One of the first concepts I talk about in my data visualization course is the idea of the elementary perceptual task (EPT), an idea explored in depth by visualization pioneers William S. Cleveland and Robert McGill. Essentially, EPTs are visual building blocks for comparing quantities. The EPTs are summarized nicely in Figure 1 from Graphical Perception: Theory, Experiementation, and Application to the Development of Graphical Methods:
For example, looking at the two dots in the upper-left pane, we perceive that the top dot represents a larger quantity than the bottom dot, because it is higher on a common scale than the bottom dot. In the middle panel (“Angle”), we perceive that the angle on the right represents a larger quantity than the angle on the left, since it is a larger angle.
A fundamental finding from the article is that, as humans, we are better at some elementary perceptual tasks than at others. We more accurately and easily compare quantities if they are mapped using position on a common scale than if they are mapped using length, angle or size. In fact, Cleveland and McGill came up with the following ranking of EPTs we perform most efficiently when visually comparing quantities:
- Position along a common scale;
- Position along misaligned scales;
Recently, I wrote a post discussing a few of the Gestalt principles and illustrating them with some ACS data on income, sex, and field of degree. The Gestalt principles describe how we perceive patterns, while the EPTs describe how we most efficiently compare quantities. In this post, we continue to use income data from the American Community Survey to illustrate EPTs.
Case study: employment level by sex
In my previous post, it was apparent that a gender gap in average annual income persisted even when accounting for year, highest degree, and field of degree. Another important factor that explains income is level of employment, as measured by average hours worked per week. The data for this example are once again aggregated ACS data from the IPUMS USA extract system, filtered to include only employed individuals with at least a Bachelor’s degree.
Let’s start by sticking yet another pitchfork in the favorite straw man of data visualization: the pie chart. With an understanding of EPTs, we can begin to understand why pie charts are so maligned in the data visualization community. Take a look at the graph below, and try to determine how the percent of females working full time changes over the years:
Pie charts are fine for visualizing parts of a single whole (it is easy to tell that, in any given year, a majority of women work full time), but they make it difficult to compare parts of different wholes (how the percent working full time changes over the years). This comparison is difficult to make because we are comparing angles, an elementary perceptual task that we do not perform very efficiently or well. Here are the same data, different graph:
Notice that it’s now much easier to discern that the percent of females working 40 or more hours per week is increasing over time, while the percent of females working part-time is decreasing. We now compare the position of the quantities denoted by points along a common scale (the vertical Y-axis), rather than the angle.

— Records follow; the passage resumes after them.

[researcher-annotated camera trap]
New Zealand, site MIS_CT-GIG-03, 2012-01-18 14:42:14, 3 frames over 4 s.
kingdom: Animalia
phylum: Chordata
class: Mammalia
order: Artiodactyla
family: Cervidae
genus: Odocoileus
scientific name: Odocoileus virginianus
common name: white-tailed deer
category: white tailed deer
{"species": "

We can also still clearly see that in each year, a majority of women work full time, by comparing the points along the common vertical scale within a single year.
Let’s turn now to comparing the hours worked for females to males, in 2016 alone. We’ll use a bar chart for this:
What EPT are we using to compare the percents? It is tempting to think that when we compare quantities in bar charts, we are comparing lengths of the bars. But this is not the primary EPT we are using, here. We are really comparing position along a comon scale once again. This is clearer if we represent the quantities not as bars, but as points. We are carrying out the same exact elementary perceptual task to compare the percents:
This “point chart” has a much better data-to-ink ratio than the bar chart, a concept coined by Edward Tufte. One could argue that it is cleaner and more succinct; better emphasizes the data; and exploits the same exact EPT as the bar chart. Why, then, are bar charts so pervasive while these “point charts” are not? I think the reason is two-fold. First, we just have a comfort level with bar charts. The point of a data visualization is communication: if we can communicate quicker with a more familiar medium, that has advantages. Second, perhaps more importantly, when we see points we immediately start looking for trends. Direction is one of Cleveland and McGill’s EPTs; we are more inclined to try to visually connect points than the tops of bars. However, we shouldn’t always connect points, especially if the categories on the horizontal have no sense of ordering (for example, if “race,” which has no ordering, was on the horizontal instead of employment level).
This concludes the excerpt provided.